Monday, September 8, 2014

Kentucky ventriloquism museum stares down visitors

     FORT MITCHELL, Ky. — What makes something strange? And why does strangeness draw us in and grip us so?
     That is a mystery.
     Something made my wife, a few months ago, standing 300 miles northwest in the gift shop at the Art Institute of Chicago, pick up Matthew Rolston’s Talking Heads: The Vent Haven Portraits, a foot-square coffee-table book containing close-up portraits of some of the 800 ventriloquist dummies at this museum.
     The intimate, unsettling photo on the cover grabbed her, enough that she lugged the 5-pound book over to me. I flipped through it and agreed when she later suggested we detour on our road trip through the South to this small town, spend the night, then tour the private museum.
Lisa Sweasy
     Credit Lisa Sweasy, the curator of the Vent Haven Museum. I don’t believe a person walking through the cluttered rooms alone, trying to meet the unblinking gaze of those hundreds of dummies and disembodied heads, glancing at the photos and the brief white placards, would derive a fraction of what she gives visitors for their $10. Which is good, because you can’t see it without her: admission is by appointment only.
     “Welcome to Vent Haven, thanks for coming,” she said to my family and four other guests, part of the thousand or so visitors who tour each summer. “This is the world’s only museum dedicated to ventriloquism.”
     Sweasy did not start out as a ventriloquism expert. She was a junior high school math teacher and one of her students was the daughter of the lawyer for the man behind the museum, William Shakespeare Berger, a Cincinnati businessman who, on his first trip to New York in 1910, bought a dummy as a souvenir, Tommy Baloney.
    Tommy’s on display, among the legions of now-silent totems from a little-honored art form, one whose popularity waxes and wanes — mostly wanes in recent decades, though in 2008, ventriloquist Terry Fator signed a five-year, $100 million contract to perform in Las Vegas.
     Sweasy gave us the history of the place, a hobby that became an obsession, standing outside three small cottages, explaining, "once we go in there, you'll stop listening."
     She got that right.

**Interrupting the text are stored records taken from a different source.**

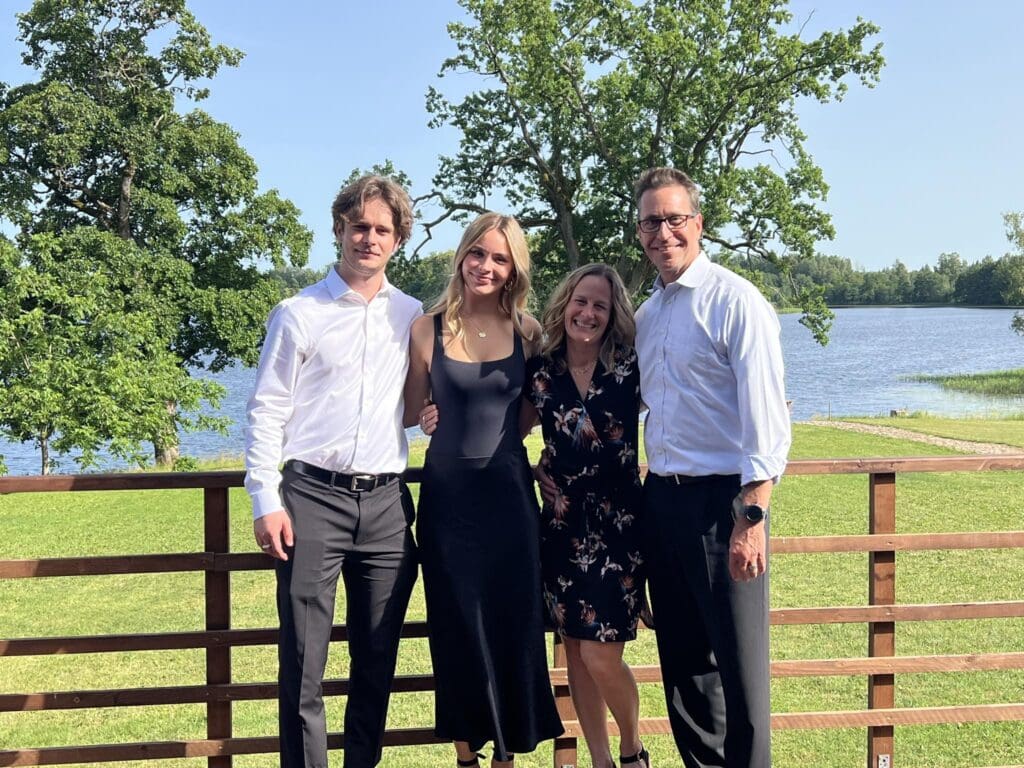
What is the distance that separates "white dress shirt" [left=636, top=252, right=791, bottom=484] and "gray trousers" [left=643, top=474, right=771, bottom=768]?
103mm

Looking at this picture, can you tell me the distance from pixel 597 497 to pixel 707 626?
53 cm

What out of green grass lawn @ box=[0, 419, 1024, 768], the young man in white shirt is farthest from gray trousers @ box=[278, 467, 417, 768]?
green grass lawn @ box=[0, 419, 1024, 768]

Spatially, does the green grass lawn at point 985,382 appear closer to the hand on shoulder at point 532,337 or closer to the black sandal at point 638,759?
the black sandal at point 638,759

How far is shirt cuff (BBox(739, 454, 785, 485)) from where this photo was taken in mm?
2473

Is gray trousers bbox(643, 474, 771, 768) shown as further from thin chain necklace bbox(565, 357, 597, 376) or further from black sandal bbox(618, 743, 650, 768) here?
thin chain necklace bbox(565, 357, 597, 376)

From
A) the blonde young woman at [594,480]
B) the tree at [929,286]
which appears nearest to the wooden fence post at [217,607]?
the blonde young woman at [594,480]

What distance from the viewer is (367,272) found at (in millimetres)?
2729

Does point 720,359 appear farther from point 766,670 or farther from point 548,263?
point 548,263

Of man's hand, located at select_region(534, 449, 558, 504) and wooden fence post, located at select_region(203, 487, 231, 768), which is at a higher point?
man's hand, located at select_region(534, 449, 558, 504)

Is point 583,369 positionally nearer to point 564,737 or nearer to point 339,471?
point 339,471

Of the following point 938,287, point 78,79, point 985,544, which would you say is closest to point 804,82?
point 78,79

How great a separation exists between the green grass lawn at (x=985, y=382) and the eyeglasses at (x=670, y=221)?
3975cm

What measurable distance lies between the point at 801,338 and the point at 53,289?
8310 cm

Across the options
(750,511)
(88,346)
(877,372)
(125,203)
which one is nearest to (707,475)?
(750,511)
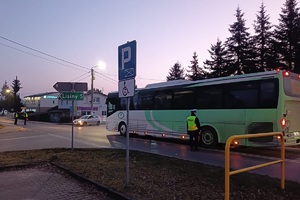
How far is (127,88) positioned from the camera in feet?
20.7

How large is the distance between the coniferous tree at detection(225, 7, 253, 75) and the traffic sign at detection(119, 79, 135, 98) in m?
36.0

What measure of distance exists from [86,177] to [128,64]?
9.88 feet

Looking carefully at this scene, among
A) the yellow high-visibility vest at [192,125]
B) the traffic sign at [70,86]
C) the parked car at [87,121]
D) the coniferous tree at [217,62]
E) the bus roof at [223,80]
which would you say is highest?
the coniferous tree at [217,62]

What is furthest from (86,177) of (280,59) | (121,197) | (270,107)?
(280,59)

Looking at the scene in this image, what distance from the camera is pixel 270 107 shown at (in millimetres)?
11945

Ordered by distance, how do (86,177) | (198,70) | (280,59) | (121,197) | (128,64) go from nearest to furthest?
(121,197)
(128,64)
(86,177)
(280,59)
(198,70)

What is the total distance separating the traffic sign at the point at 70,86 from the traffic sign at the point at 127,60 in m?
6.06

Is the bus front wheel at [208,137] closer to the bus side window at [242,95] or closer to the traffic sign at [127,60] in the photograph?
the bus side window at [242,95]

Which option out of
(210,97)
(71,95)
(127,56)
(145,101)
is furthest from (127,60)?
(145,101)

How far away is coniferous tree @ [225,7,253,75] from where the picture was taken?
131 ft

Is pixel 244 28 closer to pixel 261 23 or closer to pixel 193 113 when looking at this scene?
pixel 261 23

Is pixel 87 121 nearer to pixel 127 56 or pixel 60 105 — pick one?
pixel 127 56

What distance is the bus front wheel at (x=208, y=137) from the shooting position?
1415 centimetres

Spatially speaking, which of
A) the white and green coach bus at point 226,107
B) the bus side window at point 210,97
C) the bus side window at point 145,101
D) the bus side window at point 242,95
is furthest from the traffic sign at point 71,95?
the bus side window at point 242,95
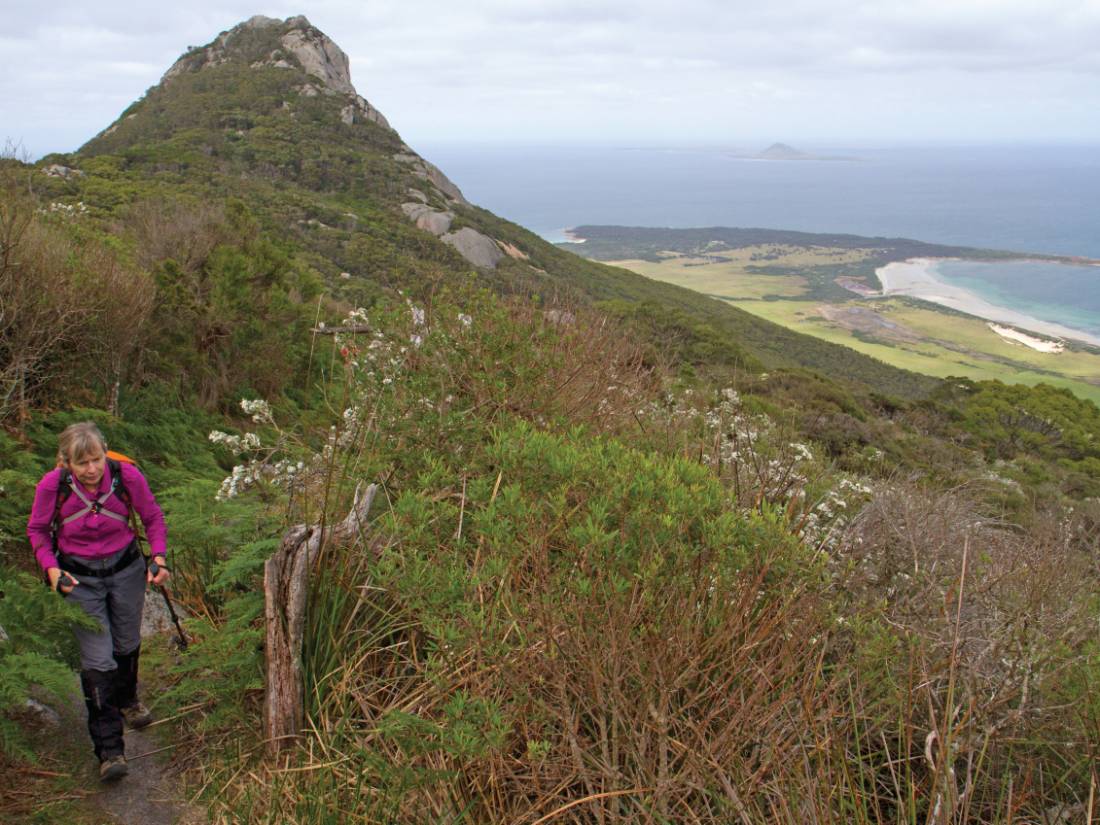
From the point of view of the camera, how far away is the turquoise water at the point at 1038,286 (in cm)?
8286

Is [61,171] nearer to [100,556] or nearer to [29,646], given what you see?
[100,556]

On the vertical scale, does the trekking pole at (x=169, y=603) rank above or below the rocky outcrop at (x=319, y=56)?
below

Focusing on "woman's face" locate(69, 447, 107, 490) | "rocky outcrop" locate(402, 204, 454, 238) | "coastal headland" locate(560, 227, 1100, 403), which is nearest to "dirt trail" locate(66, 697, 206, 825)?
"woman's face" locate(69, 447, 107, 490)

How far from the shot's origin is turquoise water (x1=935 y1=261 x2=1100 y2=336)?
8286 centimetres

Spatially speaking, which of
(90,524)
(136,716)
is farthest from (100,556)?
(136,716)

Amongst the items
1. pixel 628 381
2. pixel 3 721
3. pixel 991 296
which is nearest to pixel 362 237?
pixel 628 381

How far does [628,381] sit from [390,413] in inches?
73.4

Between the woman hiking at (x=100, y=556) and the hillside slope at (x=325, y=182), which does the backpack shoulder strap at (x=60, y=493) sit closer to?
the woman hiking at (x=100, y=556)

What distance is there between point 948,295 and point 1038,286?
2110 cm

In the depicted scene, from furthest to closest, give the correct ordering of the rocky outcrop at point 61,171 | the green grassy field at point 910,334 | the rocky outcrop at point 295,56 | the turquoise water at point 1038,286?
the turquoise water at point 1038,286 → the green grassy field at point 910,334 → the rocky outcrop at point 295,56 → the rocky outcrop at point 61,171

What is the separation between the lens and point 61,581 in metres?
3.30

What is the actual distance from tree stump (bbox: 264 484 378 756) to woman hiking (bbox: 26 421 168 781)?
2.23 ft

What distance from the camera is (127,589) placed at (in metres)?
3.56

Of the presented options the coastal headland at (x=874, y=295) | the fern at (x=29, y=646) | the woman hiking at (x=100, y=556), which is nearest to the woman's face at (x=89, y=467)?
the woman hiking at (x=100, y=556)
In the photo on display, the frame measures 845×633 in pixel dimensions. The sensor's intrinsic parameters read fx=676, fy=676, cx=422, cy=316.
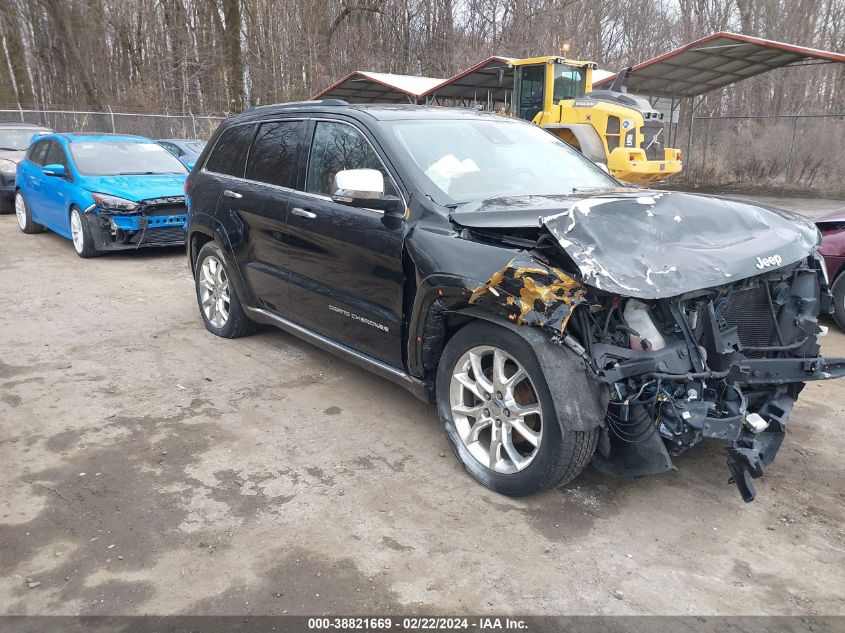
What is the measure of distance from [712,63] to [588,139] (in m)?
6.67

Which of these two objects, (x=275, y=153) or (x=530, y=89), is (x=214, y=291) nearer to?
(x=275, y=153)

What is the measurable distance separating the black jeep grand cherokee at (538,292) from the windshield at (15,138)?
1314 cm

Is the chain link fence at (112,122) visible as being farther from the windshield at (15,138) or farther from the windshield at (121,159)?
the windshield at (121,159)

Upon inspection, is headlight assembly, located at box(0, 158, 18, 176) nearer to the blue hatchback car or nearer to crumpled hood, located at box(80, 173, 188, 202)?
the blue hatchback car

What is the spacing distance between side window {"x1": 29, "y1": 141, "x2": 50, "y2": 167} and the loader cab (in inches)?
408

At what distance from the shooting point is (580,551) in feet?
9.88

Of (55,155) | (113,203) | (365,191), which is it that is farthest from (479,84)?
(365,191)

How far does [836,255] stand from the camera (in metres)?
6.00

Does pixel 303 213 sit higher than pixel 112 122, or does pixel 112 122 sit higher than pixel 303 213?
pixel 112 122

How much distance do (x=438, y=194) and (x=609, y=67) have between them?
32.0 metres

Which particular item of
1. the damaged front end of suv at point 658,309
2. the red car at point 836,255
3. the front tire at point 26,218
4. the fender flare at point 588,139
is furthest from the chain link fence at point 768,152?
the front tire at point 26,218

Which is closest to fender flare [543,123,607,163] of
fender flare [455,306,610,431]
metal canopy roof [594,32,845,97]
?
metal canopy roof [594,32,845,97]

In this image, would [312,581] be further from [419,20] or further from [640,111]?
[419,20]

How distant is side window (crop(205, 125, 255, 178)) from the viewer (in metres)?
5.44
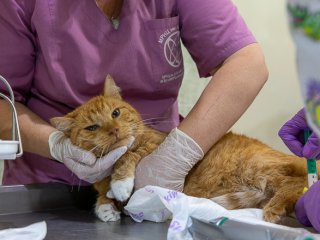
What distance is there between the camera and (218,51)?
1.20 metres

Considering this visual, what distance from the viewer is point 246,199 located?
3.41 feet

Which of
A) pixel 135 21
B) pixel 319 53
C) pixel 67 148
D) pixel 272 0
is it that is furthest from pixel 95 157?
pixel 272 0

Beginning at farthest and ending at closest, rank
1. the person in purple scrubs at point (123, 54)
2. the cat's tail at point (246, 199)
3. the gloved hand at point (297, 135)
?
the person in purple scrubs at point (123, 54) → the cat's tail at point (246, 199) → the gloved hand at point (297, 135)

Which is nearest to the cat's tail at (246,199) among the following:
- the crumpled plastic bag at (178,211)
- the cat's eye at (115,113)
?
the crumpled plastic bag at (178,211)

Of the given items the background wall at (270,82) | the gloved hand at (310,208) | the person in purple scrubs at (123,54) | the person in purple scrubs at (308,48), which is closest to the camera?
the person in purple scrubs at (308,48)

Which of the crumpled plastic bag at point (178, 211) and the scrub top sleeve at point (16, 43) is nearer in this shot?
the crumpled plastic bag at point (178, 211)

It is breathtaking, almost shocking, to walk in. The cognitive system that humans use to process social cues is jarred: they're not alive, of course, they're dolls, puppets, dummies, whatever, though some seem startlingly close to life.
     Part of what made Sweasy so interesting is that, though she was very well-versed in the lore of ventriloquism, enthusiastic and knowledgeable, she was no shill.
     Most visitors, she said, see the dummies and "personally find them the stuff nightmares are made of—four out of five visitors to the museum have that reaction."
     She thinks what snags you is the stare. "Psychologically so inappropriate to stare at one another," she said. "When humans do it, they're either going to kiss or hit you."
     I ran by Freud's theory of the unheimlich, or "the uncanny," that uncomfortable zone between human beings and inanimate objects. A rag doll is not scary because it doesn't look alive, but a mannequin can be close enough to creep you out.
     Not that the museum itself focuses on the macabre. Rather it is a celebration, not just of the dummies, but of the craftsmen who made them and the performers who worked with them, with a large display for the most famous ventriloquist, Edgar Bergen — who got his start at a Chicago talent show in 1925 — and his Charlie McCarthy, a replica (the original is in the Smithsonian). There is a wall of mementos and photos of revered Chicago carver Frank Marshall who made dummies for Paul Winchell and others.
     The museum goes up to the present day, though I admit that the neon green, furry, muppet-like puppets held little interest for me. I think the highest recommendation I can give it is that my two boys, 17 and 18, spent 90 minutes there without a murmur of complaint.
     Again, credit Sweasy. She was a font of information. She put on white gloves and showed us how the dummies operate, their heads containing a watch's complexity worth of levers and rings that not only make their mouths move but, sometimes, their eyes, their ears twitch. Some could smoke; some had their hair flip up in surprise.
      And for your Bright People Can be Surprisingly Thick file add this: Driving away, I wondered aloud where the "Vent Haven" name came from. It wasn't the town, or the guy who started the museum. What was it?
      "Vent is short for ventriloquist," said my younger son. "A haven for ventriloquists."
      Ah yes. That would make sense.


  1. Surely you asked, "Why not 'Tony Baloney'?"


  2. One of my favorites; creepy, but in a good way, if that makes sense.
    And “William Shakespeare Berger” with his pal “Tony Baloney”: how can one NOT love that?